§ EXERCISE REQUIREMENTS
In the listing below, find the line containing "Craik & Tulving (1975)" and the line containing "The class paper". Repeat exactly those two lines and every line between them, nothing more.

BEGIN SOURCE MATERIAL

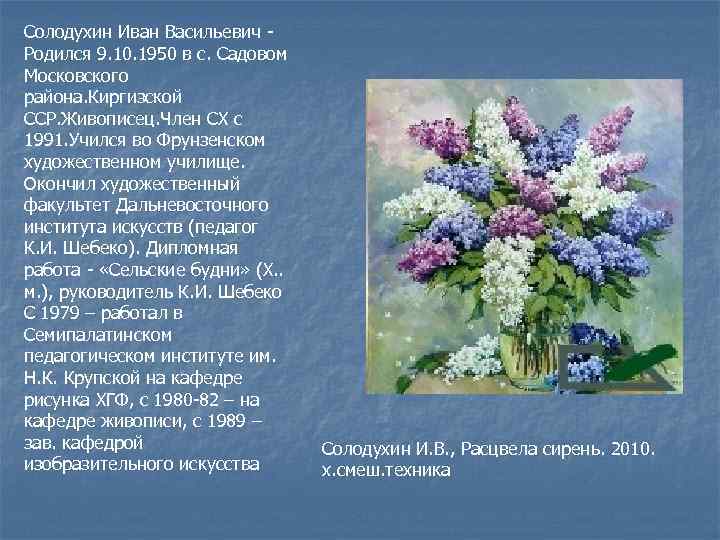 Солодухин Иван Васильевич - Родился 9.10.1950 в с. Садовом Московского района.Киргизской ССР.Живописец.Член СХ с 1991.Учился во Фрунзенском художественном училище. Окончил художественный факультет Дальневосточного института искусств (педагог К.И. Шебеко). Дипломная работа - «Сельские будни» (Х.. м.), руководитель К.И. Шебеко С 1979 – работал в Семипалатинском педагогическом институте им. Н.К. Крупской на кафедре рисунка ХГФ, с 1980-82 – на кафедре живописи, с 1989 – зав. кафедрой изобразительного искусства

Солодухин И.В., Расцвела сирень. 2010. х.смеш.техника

END SOURCE MATERIAL
BEGIN SOURCE MATERIAL

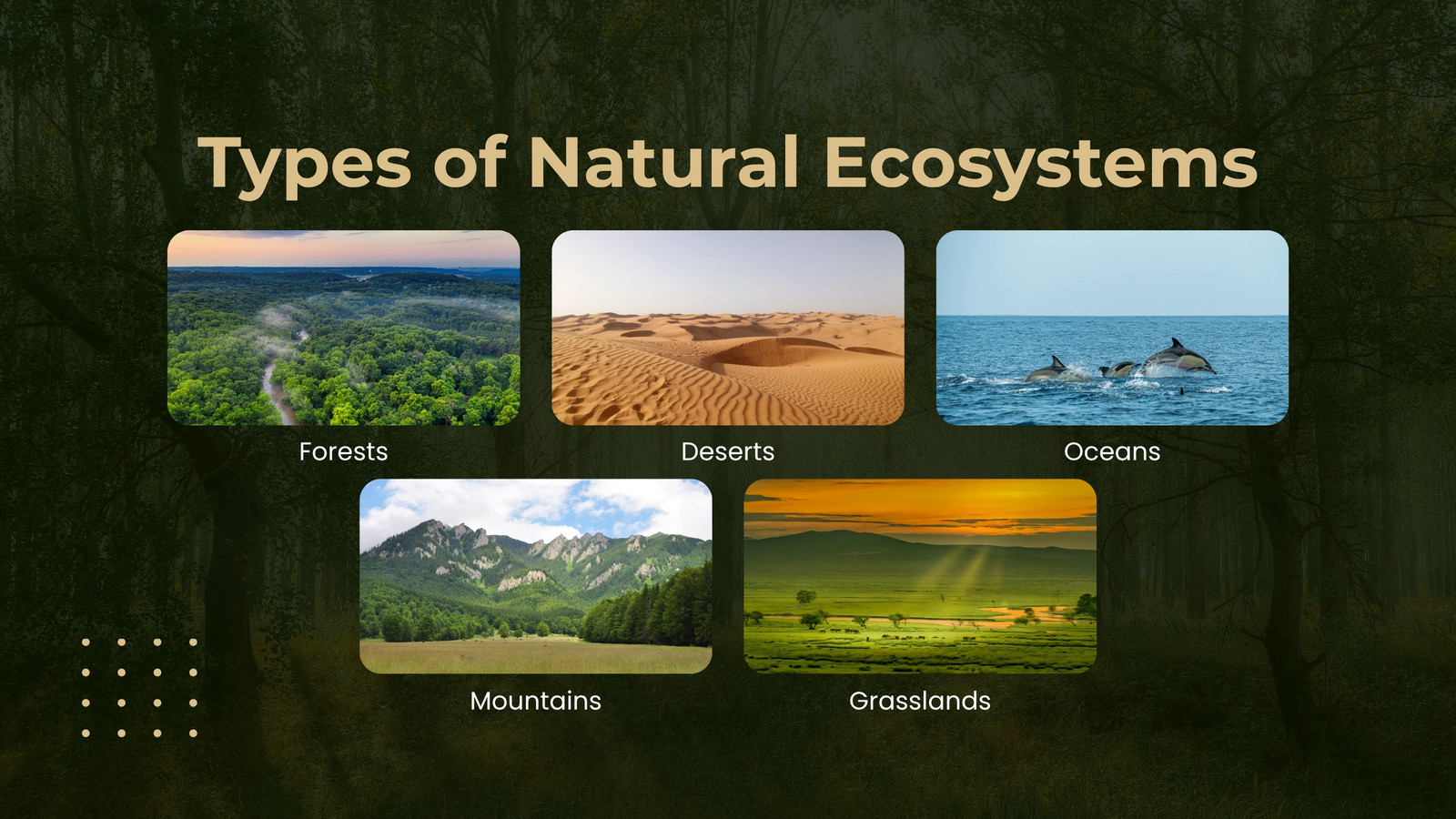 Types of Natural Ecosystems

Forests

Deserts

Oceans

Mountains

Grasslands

END SOURCE MATERIAL
BEGIN SOURCE MATERIAL

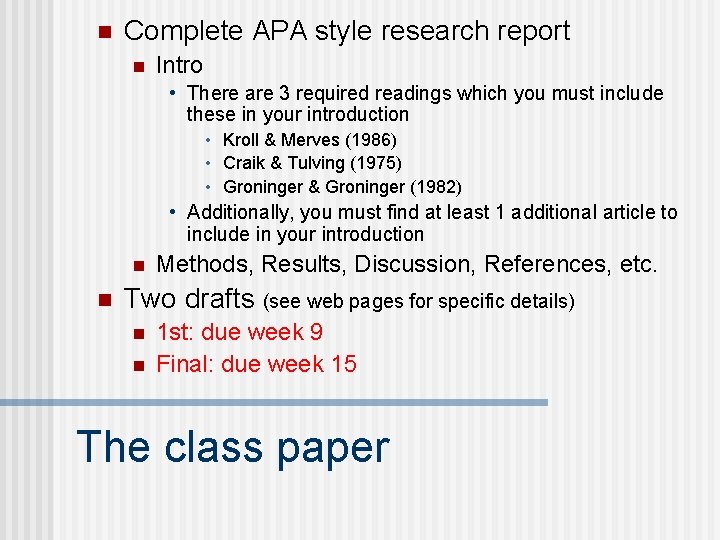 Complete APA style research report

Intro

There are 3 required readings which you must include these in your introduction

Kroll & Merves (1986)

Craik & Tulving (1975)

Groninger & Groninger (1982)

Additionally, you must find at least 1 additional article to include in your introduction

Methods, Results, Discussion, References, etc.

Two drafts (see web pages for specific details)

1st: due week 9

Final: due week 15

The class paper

END SOURCE MATERIAL

§ SOLVED EXERCISE
Craik & Tulving (1975)

Groninger & Groninger (1982)

Additionally, you must find at least 1 additional article to include in your introduction

Methods, Results, Discussion, References, etc.

Two drafts (see web pages for specific details)

1st: due week 9

Final: due week 15

The class paper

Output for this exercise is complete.